地図のいろいろ

半世紀も地図作りに携わっていましたので、この辺で振り返って地図を見直してみようかな~・・・。

トスカネリの世界地図

2008-04-11 09:54:30 | Weblog
トスカネリの世界図
コロンブスが携行したというトスカネリの地図です。
現在の地図と対比してあります。
アメリカ大陸がなく、即アジアです。真ん中の四角い島がジパング(GIPPANGU=日本)です。随分大きな島ですね。

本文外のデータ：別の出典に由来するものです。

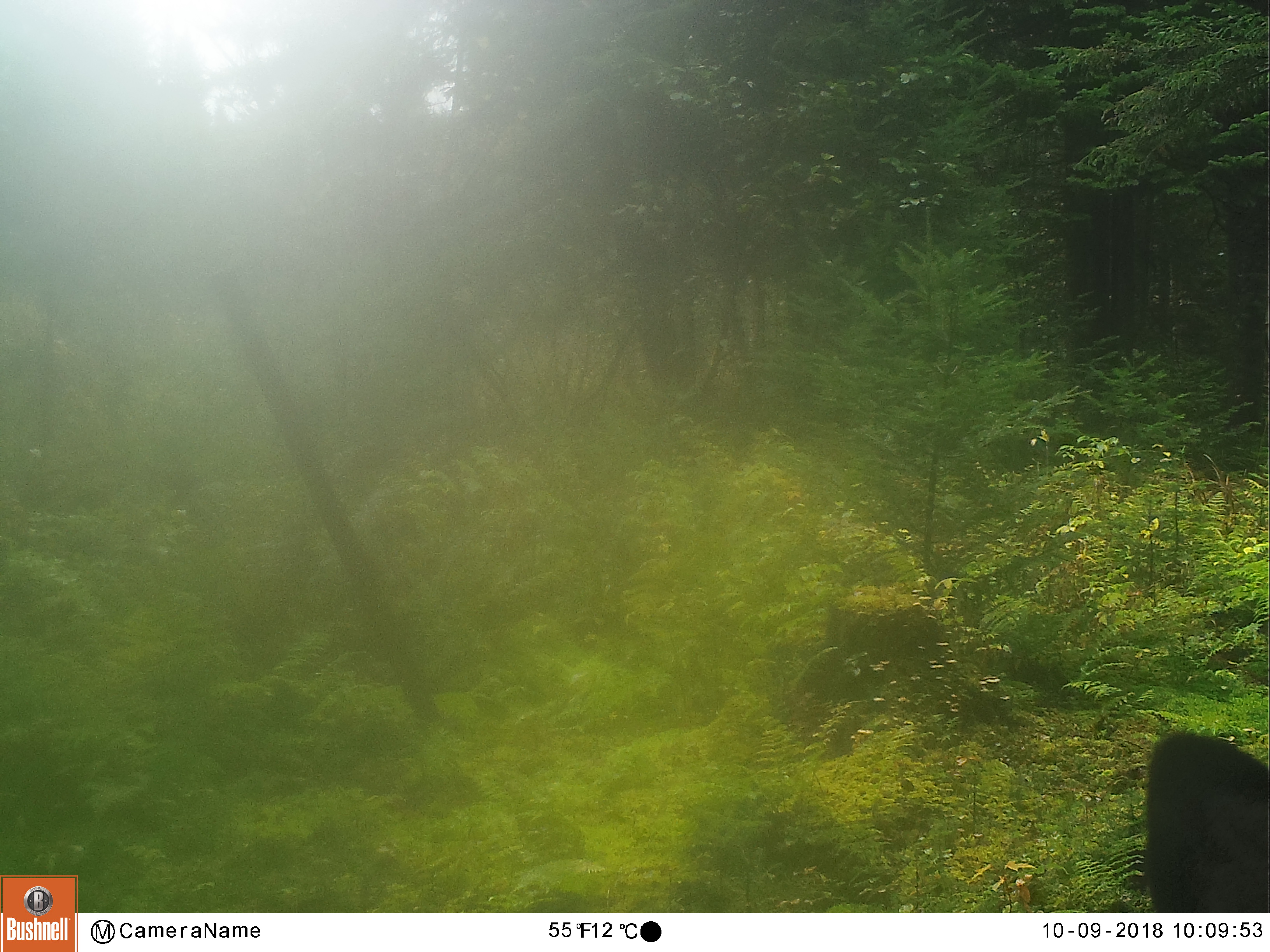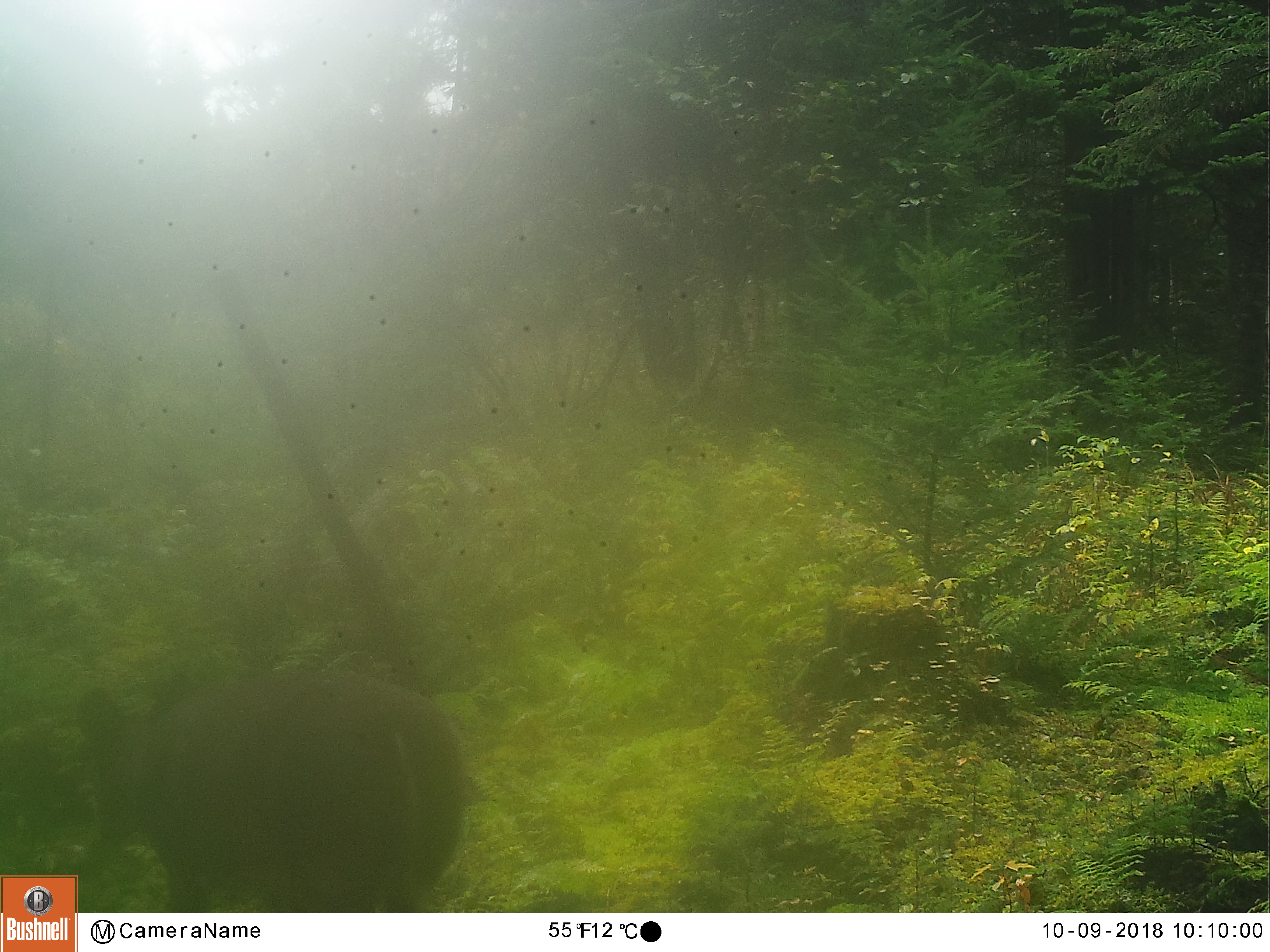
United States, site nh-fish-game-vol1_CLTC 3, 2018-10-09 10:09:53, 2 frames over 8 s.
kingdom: Animalia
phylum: Chordata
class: Mammalia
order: Artiodactyla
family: Cervidae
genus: Odocoileus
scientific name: Odocoileus virginianus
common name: white-tailed deer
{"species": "white-tailed deer (Odocoileus virginianus)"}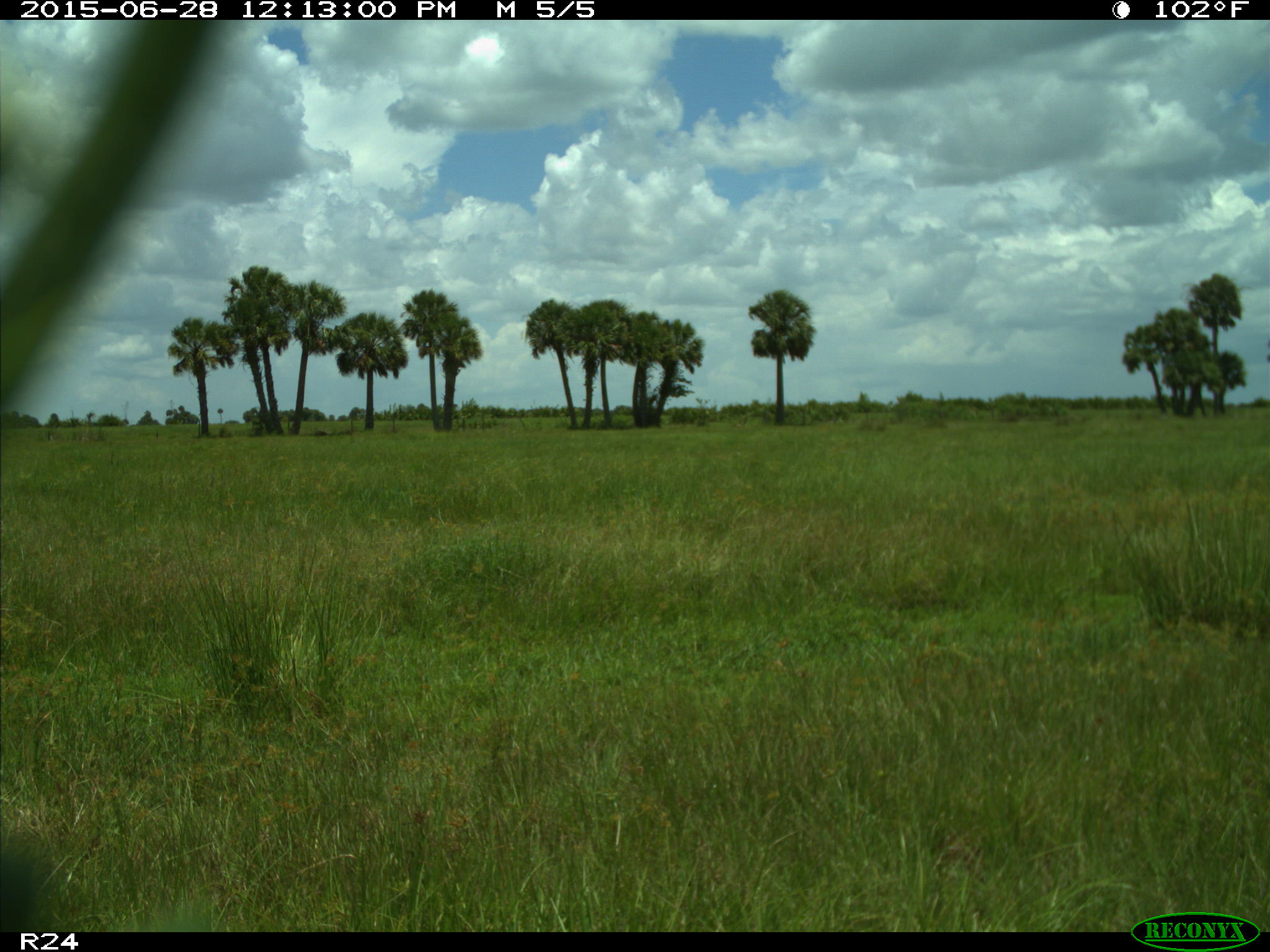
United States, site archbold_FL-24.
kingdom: Animalia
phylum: Chordata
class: Mammalia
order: Artiodactyla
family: Bovidae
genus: Bos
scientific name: Bos taurus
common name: domestic cow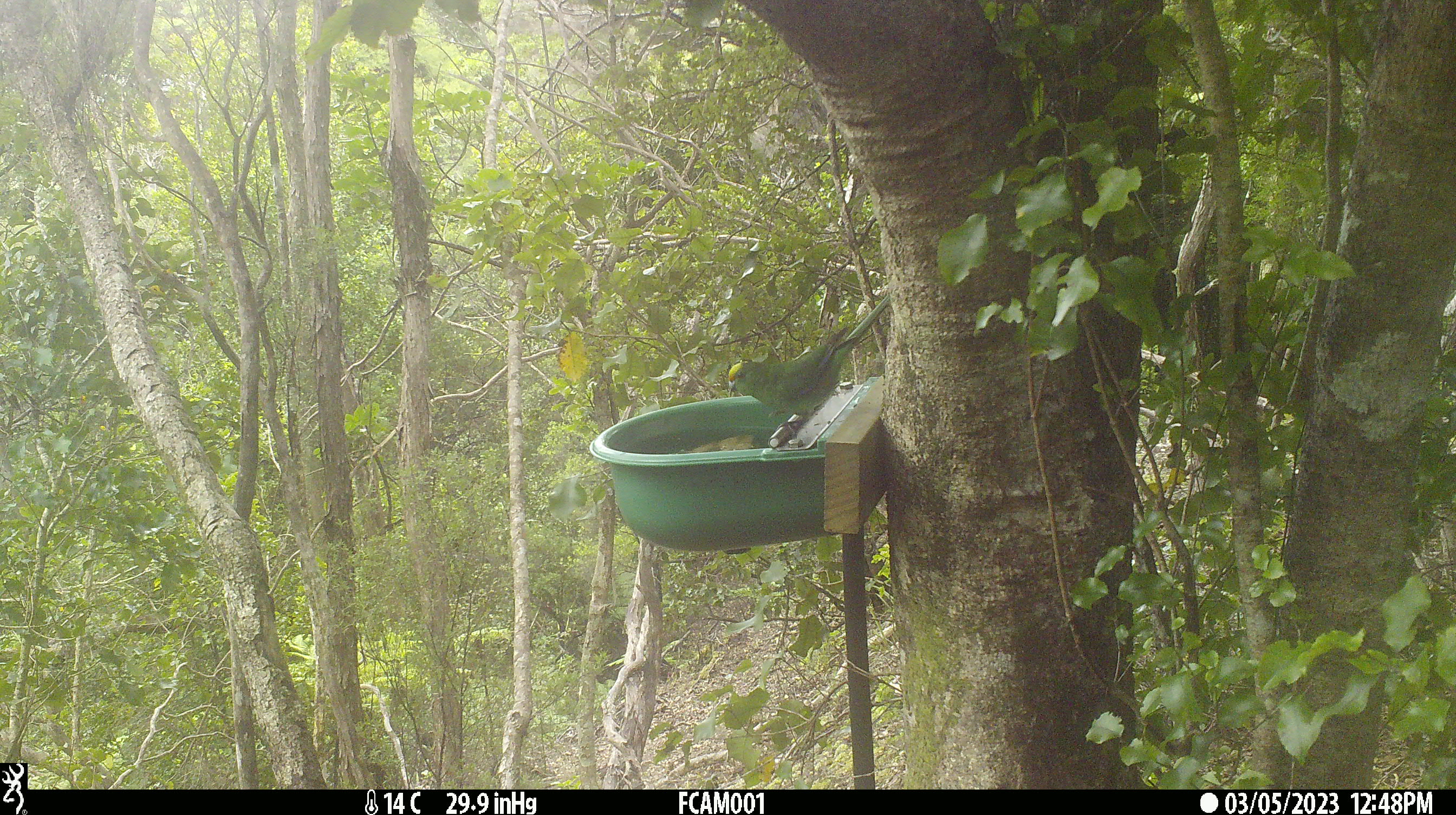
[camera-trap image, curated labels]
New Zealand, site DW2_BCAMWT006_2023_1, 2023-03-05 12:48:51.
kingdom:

パオロ・ダル・ポッツォ・トスカネッリ (1397~1482)は、イタリア・フィレンツェ出身の地理学者・数学者・天文学者です。
当時の、地理学者は科学の先端を行く学者でした。現在のように細分化されていませんでしたので、地理学は森羅万象を対象にした科学の最先端の分野でした。
フンボルト大学(ベルリン大学)などそのメッカでした。

さて、トスカネリは、パドヴァ大学で数学を学び研究の結果、78才で地球球体説を主張しました。私など、まだまだ若造ですね。彼は結局85歳の生涯だったようですから・・・頑張らなくっちゃ!

そのトスカネリが作成した地図には、もちろん新大陸は描かれてなく、ヨーロッパから即ジパング(日本)が望めます。今のメキシコの辺りと考えられていたようです。コロンブスは彼の描いたこの地図を持って、西に向かったそうです。

当時の情況を辿ると、
1474年、トスカネリは西回りでインドに至る航路の可能性をポルトガル王に書簡で送りました。
それを聞いたコロンブスはトスカネリに、アジアへの航路を尋ねる手紙を出しました。
トスカネリの返事には、地球球体説と大西洋を西航する方がインドへの近道であるという説を唱えて、「アフリカ大陸を南下するのではなく、イベリア半島を真西に行くのがアジアへの近道だ」と提唱したそうです。この地図を頭に置くと、当然の提唱です。
また「西航していけば、マルコポーロが(東方見聞録)に書いている黄金の国”ジパング”(今のメキシコ付近)を通過して、インドへ行ける」ともあったそうです。
黄金の国という、この辺のイメージがどうしてわいてきたのか、知りたいですね。